1.9 Data management and analysis
The study utilises standardised data collection forms or electronic data capture systems. Ensure all data collectors are trained uniformly across centres to maintain consistency.
Data analysis will follow the “intention-to-treat” principle, and missing data will be replaced with values based on multiple imputations assuming a linear mixed model. Baseline variables and demographic group differences will be evaluated using a t-test or chi-square test. Separate data analysis stratified by the centre will be performed to test all hypotheses to consider centre effects for our multicenter trial.
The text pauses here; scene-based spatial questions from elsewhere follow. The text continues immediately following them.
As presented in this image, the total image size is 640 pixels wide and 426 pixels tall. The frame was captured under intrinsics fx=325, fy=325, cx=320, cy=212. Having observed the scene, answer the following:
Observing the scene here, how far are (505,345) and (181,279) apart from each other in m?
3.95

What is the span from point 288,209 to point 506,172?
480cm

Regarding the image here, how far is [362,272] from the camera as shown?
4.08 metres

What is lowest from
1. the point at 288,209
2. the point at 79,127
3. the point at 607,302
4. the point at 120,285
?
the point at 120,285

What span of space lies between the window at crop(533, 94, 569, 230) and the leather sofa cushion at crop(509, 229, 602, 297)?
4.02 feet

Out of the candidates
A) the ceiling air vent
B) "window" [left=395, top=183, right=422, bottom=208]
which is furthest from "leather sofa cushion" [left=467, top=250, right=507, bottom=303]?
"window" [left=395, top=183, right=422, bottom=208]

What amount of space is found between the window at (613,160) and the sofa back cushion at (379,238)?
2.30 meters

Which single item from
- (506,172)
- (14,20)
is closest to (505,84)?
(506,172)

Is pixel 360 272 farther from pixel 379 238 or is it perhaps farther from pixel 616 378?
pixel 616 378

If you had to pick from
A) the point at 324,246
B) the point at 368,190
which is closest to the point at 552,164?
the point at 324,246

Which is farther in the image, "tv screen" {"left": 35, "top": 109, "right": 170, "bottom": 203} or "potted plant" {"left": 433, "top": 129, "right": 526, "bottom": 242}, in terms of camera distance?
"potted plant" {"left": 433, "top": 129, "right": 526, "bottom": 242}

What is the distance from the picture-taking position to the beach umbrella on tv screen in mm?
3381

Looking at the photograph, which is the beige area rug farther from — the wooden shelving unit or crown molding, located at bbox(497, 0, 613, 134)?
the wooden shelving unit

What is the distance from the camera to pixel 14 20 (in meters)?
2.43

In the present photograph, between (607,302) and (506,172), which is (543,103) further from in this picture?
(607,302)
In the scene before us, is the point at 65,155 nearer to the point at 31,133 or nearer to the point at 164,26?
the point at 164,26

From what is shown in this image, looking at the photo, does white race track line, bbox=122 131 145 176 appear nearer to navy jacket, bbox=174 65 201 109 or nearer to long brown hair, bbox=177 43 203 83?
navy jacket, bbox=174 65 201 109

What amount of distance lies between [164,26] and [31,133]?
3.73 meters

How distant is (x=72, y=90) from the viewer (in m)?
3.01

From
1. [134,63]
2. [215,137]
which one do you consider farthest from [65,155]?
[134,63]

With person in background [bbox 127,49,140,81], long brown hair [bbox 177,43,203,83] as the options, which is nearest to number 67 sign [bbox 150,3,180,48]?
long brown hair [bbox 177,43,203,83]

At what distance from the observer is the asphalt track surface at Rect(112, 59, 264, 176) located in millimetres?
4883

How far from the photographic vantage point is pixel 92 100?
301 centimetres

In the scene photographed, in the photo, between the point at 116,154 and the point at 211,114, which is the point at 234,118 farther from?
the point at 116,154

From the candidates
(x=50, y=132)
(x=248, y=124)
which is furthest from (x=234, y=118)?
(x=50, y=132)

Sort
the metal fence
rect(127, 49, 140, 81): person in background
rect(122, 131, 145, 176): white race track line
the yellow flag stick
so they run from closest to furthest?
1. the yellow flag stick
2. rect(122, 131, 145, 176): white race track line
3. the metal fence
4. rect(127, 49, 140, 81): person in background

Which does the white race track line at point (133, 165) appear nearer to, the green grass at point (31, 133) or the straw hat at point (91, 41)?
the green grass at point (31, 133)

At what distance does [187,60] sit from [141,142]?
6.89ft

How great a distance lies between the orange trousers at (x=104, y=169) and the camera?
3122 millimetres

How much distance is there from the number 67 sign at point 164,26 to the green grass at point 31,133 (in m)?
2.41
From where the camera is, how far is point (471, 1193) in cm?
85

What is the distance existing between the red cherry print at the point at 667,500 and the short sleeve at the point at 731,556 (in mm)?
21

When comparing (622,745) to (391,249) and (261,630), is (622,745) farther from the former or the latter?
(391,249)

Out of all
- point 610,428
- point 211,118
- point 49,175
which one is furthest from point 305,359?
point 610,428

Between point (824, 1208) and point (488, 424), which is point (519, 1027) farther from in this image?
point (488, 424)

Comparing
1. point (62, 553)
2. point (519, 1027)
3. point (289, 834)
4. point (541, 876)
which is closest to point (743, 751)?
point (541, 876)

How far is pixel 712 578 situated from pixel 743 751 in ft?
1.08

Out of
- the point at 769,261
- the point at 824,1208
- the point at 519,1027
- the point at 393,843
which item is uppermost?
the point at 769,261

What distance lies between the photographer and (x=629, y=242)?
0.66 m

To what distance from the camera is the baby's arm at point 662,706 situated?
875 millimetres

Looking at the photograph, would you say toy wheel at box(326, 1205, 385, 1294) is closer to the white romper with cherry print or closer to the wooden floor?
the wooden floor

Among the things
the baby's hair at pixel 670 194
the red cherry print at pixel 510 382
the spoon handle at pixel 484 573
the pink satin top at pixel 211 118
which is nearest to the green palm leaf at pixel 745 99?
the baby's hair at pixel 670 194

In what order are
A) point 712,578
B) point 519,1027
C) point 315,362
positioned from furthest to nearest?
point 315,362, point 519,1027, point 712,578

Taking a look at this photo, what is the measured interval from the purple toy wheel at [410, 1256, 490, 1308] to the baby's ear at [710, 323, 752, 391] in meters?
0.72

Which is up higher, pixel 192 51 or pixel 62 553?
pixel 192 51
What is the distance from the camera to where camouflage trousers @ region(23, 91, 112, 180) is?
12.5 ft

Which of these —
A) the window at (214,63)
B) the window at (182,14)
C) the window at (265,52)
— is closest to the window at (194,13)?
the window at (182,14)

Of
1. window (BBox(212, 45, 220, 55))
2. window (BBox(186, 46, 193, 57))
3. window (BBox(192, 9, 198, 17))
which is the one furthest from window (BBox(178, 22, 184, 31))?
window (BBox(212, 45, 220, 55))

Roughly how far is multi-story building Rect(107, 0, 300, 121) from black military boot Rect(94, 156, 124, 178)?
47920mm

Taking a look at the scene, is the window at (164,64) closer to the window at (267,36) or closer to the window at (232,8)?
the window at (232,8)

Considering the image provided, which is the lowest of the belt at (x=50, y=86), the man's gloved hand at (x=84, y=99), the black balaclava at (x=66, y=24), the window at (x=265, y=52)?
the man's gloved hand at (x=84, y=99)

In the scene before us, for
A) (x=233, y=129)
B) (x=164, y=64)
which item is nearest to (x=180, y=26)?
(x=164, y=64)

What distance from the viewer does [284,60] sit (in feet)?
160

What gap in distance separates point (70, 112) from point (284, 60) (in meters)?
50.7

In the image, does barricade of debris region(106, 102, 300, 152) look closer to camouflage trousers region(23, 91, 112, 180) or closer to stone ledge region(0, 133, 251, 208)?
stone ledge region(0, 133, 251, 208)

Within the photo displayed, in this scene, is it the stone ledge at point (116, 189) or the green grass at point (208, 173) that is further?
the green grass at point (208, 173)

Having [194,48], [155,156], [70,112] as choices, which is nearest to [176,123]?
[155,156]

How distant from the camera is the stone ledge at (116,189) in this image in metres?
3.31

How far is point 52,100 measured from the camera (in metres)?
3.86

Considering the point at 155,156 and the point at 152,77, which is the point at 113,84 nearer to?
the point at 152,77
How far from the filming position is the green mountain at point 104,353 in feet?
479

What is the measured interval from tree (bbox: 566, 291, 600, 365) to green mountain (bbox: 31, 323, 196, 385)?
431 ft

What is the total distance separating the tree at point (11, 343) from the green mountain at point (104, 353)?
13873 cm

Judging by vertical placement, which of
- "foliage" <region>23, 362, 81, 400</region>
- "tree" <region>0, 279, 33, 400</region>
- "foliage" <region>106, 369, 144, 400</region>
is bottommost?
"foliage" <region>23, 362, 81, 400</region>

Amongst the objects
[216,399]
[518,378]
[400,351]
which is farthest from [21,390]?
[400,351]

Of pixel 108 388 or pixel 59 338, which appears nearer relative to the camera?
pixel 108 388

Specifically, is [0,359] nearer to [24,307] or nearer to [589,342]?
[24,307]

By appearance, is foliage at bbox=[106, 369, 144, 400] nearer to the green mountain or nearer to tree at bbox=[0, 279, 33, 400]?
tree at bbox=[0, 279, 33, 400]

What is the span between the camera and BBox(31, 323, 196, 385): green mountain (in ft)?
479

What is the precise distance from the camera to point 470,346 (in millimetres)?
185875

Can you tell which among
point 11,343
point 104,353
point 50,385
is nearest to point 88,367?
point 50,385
Next, the random centre effects (RCE) model (20) will be used to calculate the overall treatment effect by combining the results of individual centres. A linear mixed model will be performed to test group differences in changes in the primary outcomes from baseline to postintervention; when a significant Group × Time interaction effect emerges, post hoc analyses will be conducted to compare the changes in the preliminary results between an intervention group and wait-list control group. Mediation analyses will be performed with the IBM SPSS macro. The indirect effect of the independent variable on the dependent variable through the mediators will be tested with bootstrapping. A linear mixed model will be performed for secondary analyses to test intervention-related changes in secondary outcomes from baseline to post-intervention. The study will conduct a Pearson correlation analysis to explore the association among the differences in all primary and secondary outcomes.